Ende 1932 war Eisler wieder in Berlin und schuf gemeinsam mit Brecht und Weigel die Vier Wiegenlieder für Arbeitermütter. Das eindrucksvolle Lied: O Fallada, da du hangest (Ein Pferd klagt an) prangert die soziale und seelische Verkrüppelung des Menschen infolge der immer schlimmer werdenden wirtschaftlichen Not an.
Nur Wochen vor der Machtergreifung Hitlers entstand das Lied Der Marsch ins Dritte Reich mit den Zeilen „…Es ist ein langer Weg zum Dritten Reiche, man sollt nicht glauben, wie lange sich das zieht“. Der Text zeigt die Fehleinschätzung der tatsächlichen Umstände in dramatischer Weise auf.
Exiljahre in Europa (1933–1937)
Das Wesentlichste der darauffolgenden Exiljahre lässt sich wohl am besten mit den Zeilen aus dem Gedicht von Brecht An die Nachgeborenen II beschreiben:
„Gingen wir doch öfter als die Schuhe
die Länder wechselnd.
Durch die Kriege der Klassen, verzweifelt
wenn da nur Unrecht war
und keine Empörung“
Aus den Kampfliedern wurden Nazilieder und umgekehrt
In der Zwischenzeit hatten die Nazis erkannt, welch große Agitationskraft die Kampflieder der Linken hatten, der Musikbolschewisten, wie sie nun von den gesäuberten Arbeiterchorgruppen genannt wurden. Die meisten Arbeiter gaben aber den Chorgesang auf. Arbeiterliedgut wurde übernommen. Alfred Roth hat Dutzende dieser Adaptionen im Liedgut von NSDAP, SA, SS und HJ nachgewiesen[3]. Es erfolgte meistens eine Neuadaptierung, in die Musik wurde nicht eingegriffen. Diese Lieder waren so bekannt, dass vielfach auf den Notenabdruck verzichtet wurde, mit dem neuen Text wurde einfach auf die entsprechende Melodie hingewiesen.
Aus der Internationale wurde die Hitlernationale, zur Melodie von Brüder, zur Freiheit zur Sonne wurde der Text zu Brüder, formiert die Kolonnen gesungen, aus dem Karl Liebknecht und Rosa Luxemburg gewidmeten Lied Auf, auf zum Kampf wurde Dem Adolf Hitler haben wir´s geschworen. Aus Roter Wedding wurde H.J. marschiert im Hitler-Jugend-Liederbuch Unsere Fahne flattert uns voran..
Eisler selbst äußerte sich dazu 1935 aus Paris, Verbot und Beschlagnahmung von Eisler-Noten und Schallplatten waren der nächste Schritt. In der Ausstellung Entartete Kunst 1938 in Düsseldorf war auch Eisler vertreten, mit einem als abschreckendes Beispiel angeprangerten Abdruck des Solidaritätsliedes.
Brecht emigrierte einen Tag nach dem Reichstagsbrand, Kurt Weill einen Monat später, Ernst Busch ging am 9. März nach Holland.

┄┄┄┄┄┄

» AUFGABENSTELLUNG
**a.** An welchem Tag ging Ernst Busch laut dem Seitentext nach Holland?
**b.** Geben Sie aus dem Seitentext den Abschnitt von „Durch die Kriege“ bis „entsprechende Melodie hingewiesen.“ wortgetreu aus.

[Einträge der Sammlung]
┄┄┄┄┄┄

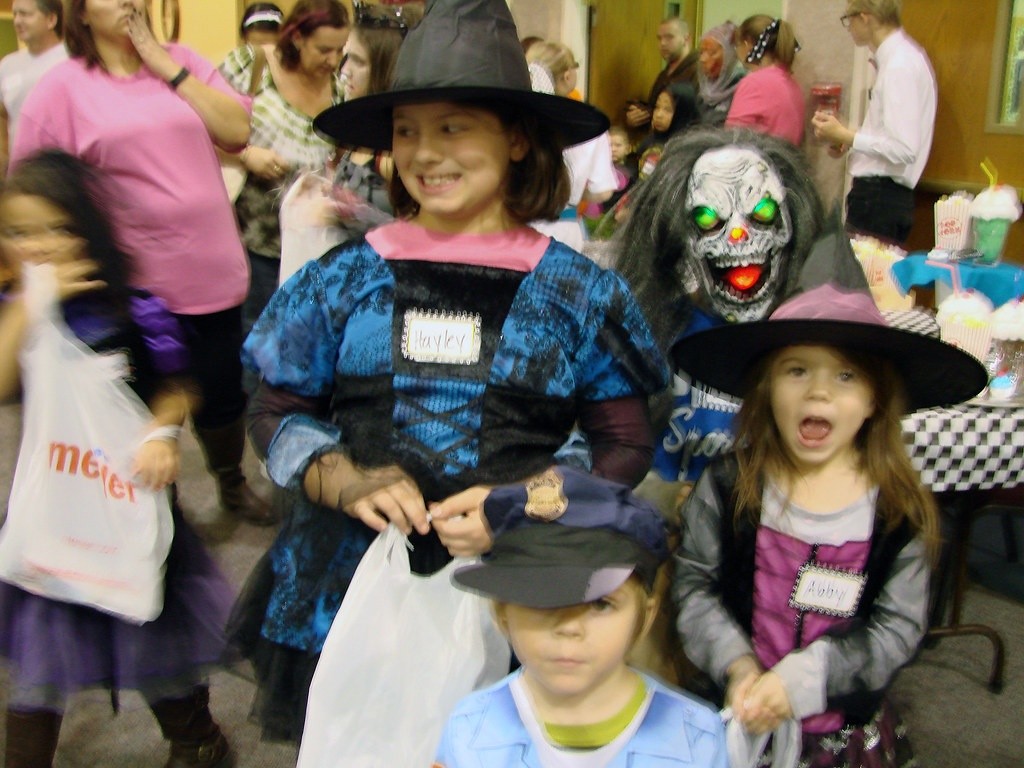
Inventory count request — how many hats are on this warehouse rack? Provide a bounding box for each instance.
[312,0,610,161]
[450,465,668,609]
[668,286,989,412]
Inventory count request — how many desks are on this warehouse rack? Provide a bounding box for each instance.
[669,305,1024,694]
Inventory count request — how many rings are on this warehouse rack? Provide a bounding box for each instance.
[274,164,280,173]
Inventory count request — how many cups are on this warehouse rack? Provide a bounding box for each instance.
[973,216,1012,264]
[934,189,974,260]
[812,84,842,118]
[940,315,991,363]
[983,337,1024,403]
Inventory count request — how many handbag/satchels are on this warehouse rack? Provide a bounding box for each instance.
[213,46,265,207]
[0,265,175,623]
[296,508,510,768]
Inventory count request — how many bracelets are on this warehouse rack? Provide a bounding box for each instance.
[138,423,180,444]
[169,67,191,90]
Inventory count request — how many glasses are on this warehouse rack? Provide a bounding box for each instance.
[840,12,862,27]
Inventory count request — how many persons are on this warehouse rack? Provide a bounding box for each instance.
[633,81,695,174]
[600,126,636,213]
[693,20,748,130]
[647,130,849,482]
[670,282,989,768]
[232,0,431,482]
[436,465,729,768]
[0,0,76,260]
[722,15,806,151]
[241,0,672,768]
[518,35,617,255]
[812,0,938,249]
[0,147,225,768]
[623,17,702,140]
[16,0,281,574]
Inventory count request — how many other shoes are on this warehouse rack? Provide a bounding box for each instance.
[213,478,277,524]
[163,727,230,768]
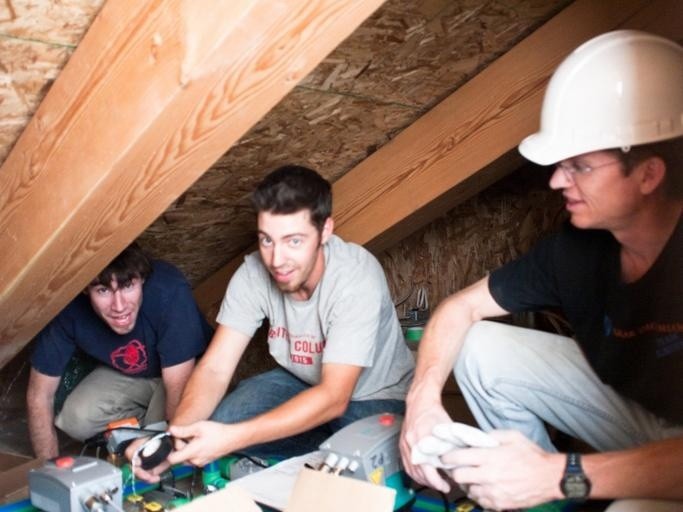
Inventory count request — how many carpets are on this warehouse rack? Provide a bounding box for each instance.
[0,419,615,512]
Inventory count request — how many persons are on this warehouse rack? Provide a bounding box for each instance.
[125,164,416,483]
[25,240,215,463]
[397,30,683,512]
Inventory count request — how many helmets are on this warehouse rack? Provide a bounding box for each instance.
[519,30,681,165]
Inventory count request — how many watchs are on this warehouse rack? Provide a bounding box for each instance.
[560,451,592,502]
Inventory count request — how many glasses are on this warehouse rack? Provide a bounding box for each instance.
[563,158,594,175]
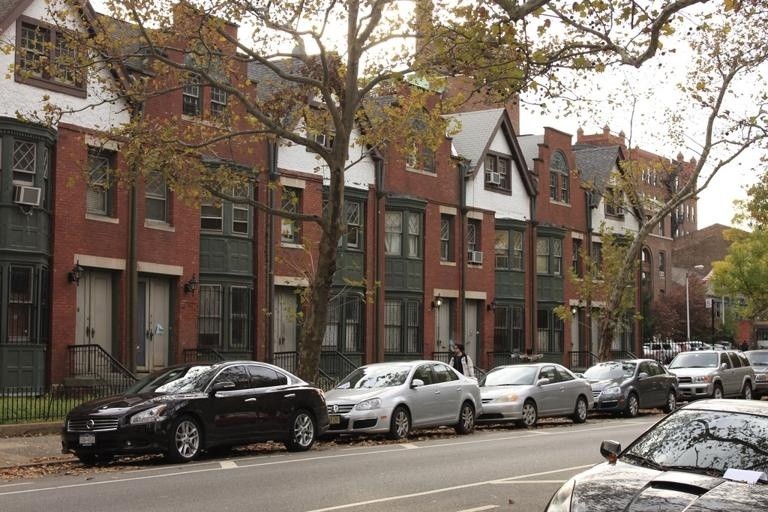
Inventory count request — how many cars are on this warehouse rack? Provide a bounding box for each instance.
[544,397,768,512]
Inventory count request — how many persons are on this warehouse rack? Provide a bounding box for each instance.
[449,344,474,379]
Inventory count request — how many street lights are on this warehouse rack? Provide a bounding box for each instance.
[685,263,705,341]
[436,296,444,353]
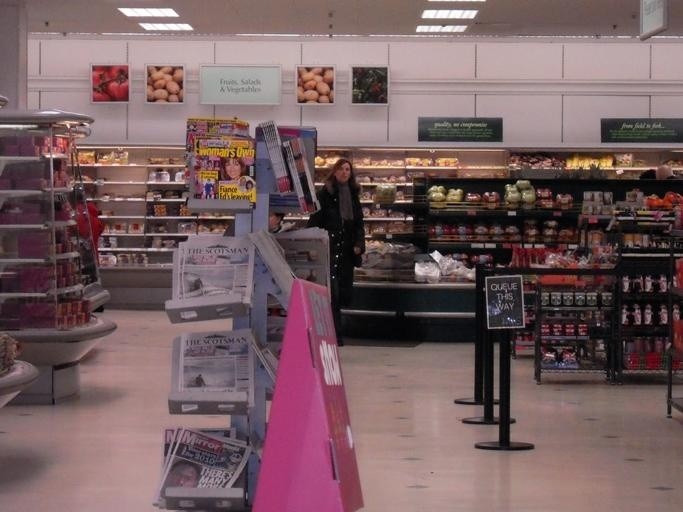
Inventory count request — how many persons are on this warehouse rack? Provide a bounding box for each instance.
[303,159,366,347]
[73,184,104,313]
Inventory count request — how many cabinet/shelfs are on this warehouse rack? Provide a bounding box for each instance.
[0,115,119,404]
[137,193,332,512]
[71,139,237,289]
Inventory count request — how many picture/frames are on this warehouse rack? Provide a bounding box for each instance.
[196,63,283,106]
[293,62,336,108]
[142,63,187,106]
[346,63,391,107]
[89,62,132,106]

┄┄┄┄┄┄

» LÖSUNGEN
**a.** Am 9. März.

**b.**
Durch die Kriege der Klassen, verzweifelt
wenn da nur Unrecht war
und keine Empörung“
Aus den Kampfliedern wurden Nazilieder und umgekehrt
In der Zwischenzeit hatten die Nazis erkannt, welch große Agitationskraft die Kampflieder der Linken hatten, der Musikbolschewisten, wie sie nun von den gesäuberten Arbeiterchorgruppen genannt wurden. Die meisten Arbeiter gaben aber den Chorgesang auf. Arbeiterliedgut wurde übernommen. Alfred Roth hat Dutzende dieser Adaptionen im Liedgut von NSDAP, SA, SS und HJ nachgewiesen[3]. Es erfolgte meistens eine Neuadaptierung, in die Musik wurde nicht eingegriffen. Diese Lieder waren so bekannt, dass vielfach auf den Notenabdruck verzichtet wurde, mit dem neuen Text wurde einfach auf die entsprechende Melodie hingewiesen.